- [Requirement] For each entry, restate it word for word while omitting any image it holds.

Source texts of formatted documents:
##########

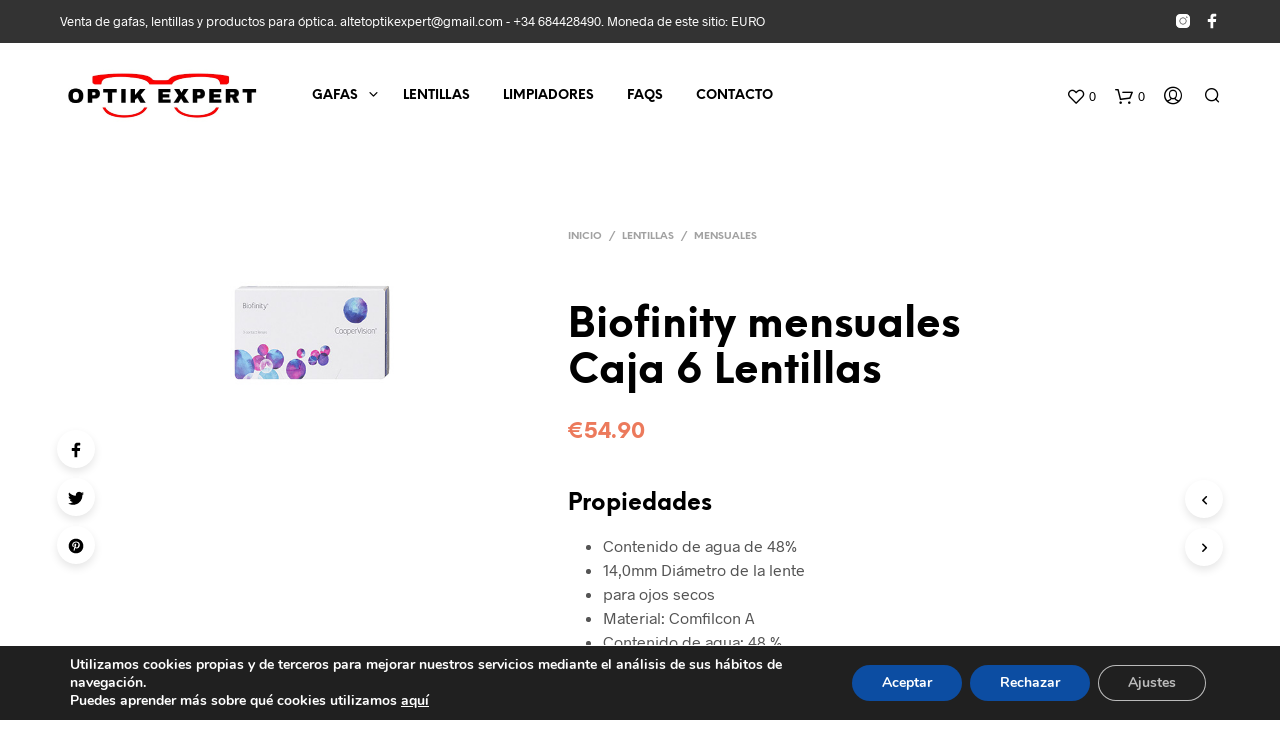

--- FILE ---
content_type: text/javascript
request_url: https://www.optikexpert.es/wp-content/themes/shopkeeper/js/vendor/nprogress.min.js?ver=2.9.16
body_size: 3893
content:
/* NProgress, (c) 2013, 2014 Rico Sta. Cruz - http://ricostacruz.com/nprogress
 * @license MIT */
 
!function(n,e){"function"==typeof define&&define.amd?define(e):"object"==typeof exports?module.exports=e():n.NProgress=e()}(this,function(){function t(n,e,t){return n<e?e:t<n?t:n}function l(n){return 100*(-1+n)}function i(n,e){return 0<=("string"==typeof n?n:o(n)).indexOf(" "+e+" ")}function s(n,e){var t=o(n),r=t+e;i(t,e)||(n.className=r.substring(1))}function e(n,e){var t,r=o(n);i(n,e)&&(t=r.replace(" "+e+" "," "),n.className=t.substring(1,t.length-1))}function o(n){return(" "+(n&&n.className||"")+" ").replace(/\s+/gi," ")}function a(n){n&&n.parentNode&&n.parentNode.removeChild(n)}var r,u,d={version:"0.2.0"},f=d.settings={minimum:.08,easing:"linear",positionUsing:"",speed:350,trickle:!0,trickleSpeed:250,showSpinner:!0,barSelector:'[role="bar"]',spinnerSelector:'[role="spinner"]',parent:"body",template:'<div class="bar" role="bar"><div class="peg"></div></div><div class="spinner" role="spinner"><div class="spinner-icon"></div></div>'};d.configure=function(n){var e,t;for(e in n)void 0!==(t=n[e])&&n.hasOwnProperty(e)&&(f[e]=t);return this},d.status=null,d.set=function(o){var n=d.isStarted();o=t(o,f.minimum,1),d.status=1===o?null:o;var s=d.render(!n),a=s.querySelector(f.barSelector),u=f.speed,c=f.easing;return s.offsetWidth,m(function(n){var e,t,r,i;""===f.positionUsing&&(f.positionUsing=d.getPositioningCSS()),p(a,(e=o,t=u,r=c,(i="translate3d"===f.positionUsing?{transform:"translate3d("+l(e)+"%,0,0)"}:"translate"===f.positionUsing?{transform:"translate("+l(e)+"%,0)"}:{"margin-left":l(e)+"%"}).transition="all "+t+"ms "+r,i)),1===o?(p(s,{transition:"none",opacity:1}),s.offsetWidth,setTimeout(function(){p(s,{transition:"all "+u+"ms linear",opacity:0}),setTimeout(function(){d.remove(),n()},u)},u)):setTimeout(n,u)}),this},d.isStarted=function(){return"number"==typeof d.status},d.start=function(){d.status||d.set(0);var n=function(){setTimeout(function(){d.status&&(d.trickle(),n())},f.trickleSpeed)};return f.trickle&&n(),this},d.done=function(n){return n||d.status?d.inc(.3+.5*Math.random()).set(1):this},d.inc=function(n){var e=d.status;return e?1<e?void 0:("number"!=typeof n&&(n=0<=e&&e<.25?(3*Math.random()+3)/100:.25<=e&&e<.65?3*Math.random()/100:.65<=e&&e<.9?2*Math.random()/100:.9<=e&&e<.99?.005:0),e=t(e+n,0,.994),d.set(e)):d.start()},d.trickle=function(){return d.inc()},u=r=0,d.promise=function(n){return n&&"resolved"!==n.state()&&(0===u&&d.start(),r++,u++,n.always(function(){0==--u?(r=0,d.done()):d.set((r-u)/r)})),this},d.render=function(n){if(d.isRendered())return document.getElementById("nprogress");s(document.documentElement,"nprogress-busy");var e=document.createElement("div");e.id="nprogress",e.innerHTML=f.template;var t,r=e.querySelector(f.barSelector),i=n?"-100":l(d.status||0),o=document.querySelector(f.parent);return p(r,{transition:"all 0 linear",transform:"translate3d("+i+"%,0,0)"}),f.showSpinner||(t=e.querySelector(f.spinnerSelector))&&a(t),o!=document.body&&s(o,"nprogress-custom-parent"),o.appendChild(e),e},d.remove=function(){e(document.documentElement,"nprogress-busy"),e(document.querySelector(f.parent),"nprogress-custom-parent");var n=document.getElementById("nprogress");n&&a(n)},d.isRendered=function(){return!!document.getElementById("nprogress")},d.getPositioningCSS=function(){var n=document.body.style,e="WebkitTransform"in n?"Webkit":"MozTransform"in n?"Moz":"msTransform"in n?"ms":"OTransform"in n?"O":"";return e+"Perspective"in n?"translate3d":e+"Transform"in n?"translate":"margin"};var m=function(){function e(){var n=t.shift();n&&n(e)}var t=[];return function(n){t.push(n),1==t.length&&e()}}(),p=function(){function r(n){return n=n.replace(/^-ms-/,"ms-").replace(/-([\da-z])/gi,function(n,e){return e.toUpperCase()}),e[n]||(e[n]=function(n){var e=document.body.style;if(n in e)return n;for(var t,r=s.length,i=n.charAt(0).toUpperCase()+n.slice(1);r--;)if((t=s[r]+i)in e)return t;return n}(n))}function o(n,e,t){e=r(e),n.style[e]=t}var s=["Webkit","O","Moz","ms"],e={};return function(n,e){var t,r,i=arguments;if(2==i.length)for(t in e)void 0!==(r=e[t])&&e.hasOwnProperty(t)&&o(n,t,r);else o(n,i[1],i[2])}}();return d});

##########

- [Response for this exercise]
--- FILE ---
content_type: text/javascript
request_url: https://www.optikexpert.es/wp-content/themes/shopkeeper/js/vendor/nprogress.min.js?ver=2.9.16
body_size: 3893
content:
/* NProgress, (c) 2013, 2014 Rico Sta. Cruz - http://ricostacruz.com/nprogress
 * @license MIT */
 
!function(n,e){"function"==typeof define&&define.amd?define(e):"object"==typeof exports?module.exports=e():n.NProgress=e()}(this,function(){function t(n,e,t){return n<e?e:t<n?t:n}function l(n){return 100*(-1+n)}function i(n,e){return 0<=("string"==typeof n?n:o(n)).indexOf(" "+e+" ")}function s(n,e){var t=o(n),r=t+e;i(t,e)||(n.className=r.substring(1))}function e(n,e){var t,r=o(n);i(n,e)&&(t=r.replace(" "+e+" "," "),n.className=t.substring(1,t.length-1))}function o(n){return(" "+(n&&n.className||"")+" ").replace(/\s+/gi," ")}function a(n){n&&n.parentNode&&n.parentNode.removeChild(n)}var r,u,d={version:"0.2.0"},f=d.settings={minimum:.08,easing:"linear",positionUsing:"",speed:350,trickle:!0,trickleSpeed:250,showSpinner:!0,barSelector:'[role="bar"]',spinnerSelector:'[role="spinner"]',parent:"body",template:'<div class="bar" role="bar"><div class="peg"></div></div><div class="spinner" role="spinner"><div class="spinner-icon"></div></div>'};d.configure=function(n){var e,t;for(e in n)void 0!==(t=n[e])&&n.hasOwnProperty(e)&&(f[e]=t);return this},d.status=null,d.set=function(o){var n=d.isStarted();o=t(o,f.minimum,1),d.status=1===o?null:o;var s=d.render(!n),a=s.querySelector(f.barSelector),u=f.speed,c=f.easing;return s.offsetWidth,m(function(n){var e,t,r,i;""===f.positionUsing&&(f.positionUsing=d.getPositioningCSS()),p(a,(e=o,t=u,r=c,(i="translate3d"===f.positionUsing?{transform:"translate3d("+l(e)+"%,0,0)"}:"translate"===f.positionUsing?{transform:"translate("+l(e)+"%,0)"}:{"margin-left":l(e)+"%"}).transition="all "+t+"ms "+r,i)),1===o?(p(s,{transition:"none",opacity:1}),s.offsetWidth,setTimeout(function(){p(s,{transition:"all "+u+"ms linear",opacity:0}),setTimeout(function(){d.remove(),n()},u)},u)):setTimeout(n,u)}),this},d.isStarted=function(){return"number"==typeof d.status},d.start=function(){d.status||d.set(0);var n=function(){setTimeout(function(){d.status&&(d.trickle(),n())},f.trickleSpeed)};return f.trickle&&n(),this},d.done=function(n){return n||d.status?d.inc(.3+.5*Math.random()).set(1):this},d.inc=function(n){var e=d.status;return e?1<e?void 0:("number"!=typeof n&&(n=0<=e&&e<.25?(3*Math.random()+3)/100:.25<=e&&e<.65?3*Math.random()/100:.65<=e&&e<.9?2*Math.random()/100:.9<=e&&e<.99?.005:0),e=t(e+n,0,.994),d.set(e)):d.start()},d.trickle=function(){return d.inc()},u=r=0,d.promise=function(n){return n&&"resolved"!==n.state()&&(0===u&&d.start(),r++,u++,n.always(function(){0==--u?(r=0,d.done()):d.set((r-u)/r)})),this},d.render=function(n){if(d.isRendered())return document.getElementById("nprogress");s(document.documentElement,"nprogress-busy");var e=document.createElement("div");e.id="nprogress",e.innerHTML=f.template;var t,r=e.querySelector(f.barSelector),i=n?"-100":l(d.status||0),o=document.querySelector(f.parent);return p(r,{transition:"all 0 linear",transform:"translate3d("+i+"%,0,0)"}),f.showSpinner||(t=e.querySelector(f.spinnerSelector))&&a(t),o!=document.body&&s(o,"nprogress-custom-parent"),o.appendChild(e),e},d.remove=function(){e(document.documentElement,"nprogress-busy"),e(document.querySelector(f.parent),"nprogress-custom-parent");var n=document.getElementById("nprogress");n&&a(n)},d.isRendered=function(){return!!document.getElementById("nprogress")},d.getPositioningCSS=function(){var n=document.body.style,e="WebkitTransform"in n?"Webkit":"MozTransform"in n?"Moz":"msTransform"in n?"ms":"OTransform"in n?"O":"";return e+"Perspective"in n?"translate3d":e+"Transform"in n?"translate":"margin"};var m=function(){function e(){var n=t.shift();n&&n(e)}var t=[];return function(n){t.push(n),1==t.length&&e()}}(),p=function(){function r(n){return n=n.replace(/^-ms-/,"ms-").replace(/-([\da-z])/gi,function(n,e){return e.toUpperCase()}),e[n]||(e[n]=function(n){var e=document.body.style;if(n in e)return n;for(var t,r=s.length,i=n.charAt(0).toUpperCase()+n.slice(1);r--;)if((t=s[r]+i)in e)return t;return n}(n))}function o(n,e,t){e=r(e),n.style[e]=t}var s=["Webkit","O","Moz","ms"],e={};return function(n,e){var t,r,i=arguments;if(2==i.length)for(t in e)void 0!==(r=e[t])&&e.hasOwnProperty(t)&&o(n,t,r);else o(n,i[1],i[2])}}();return d});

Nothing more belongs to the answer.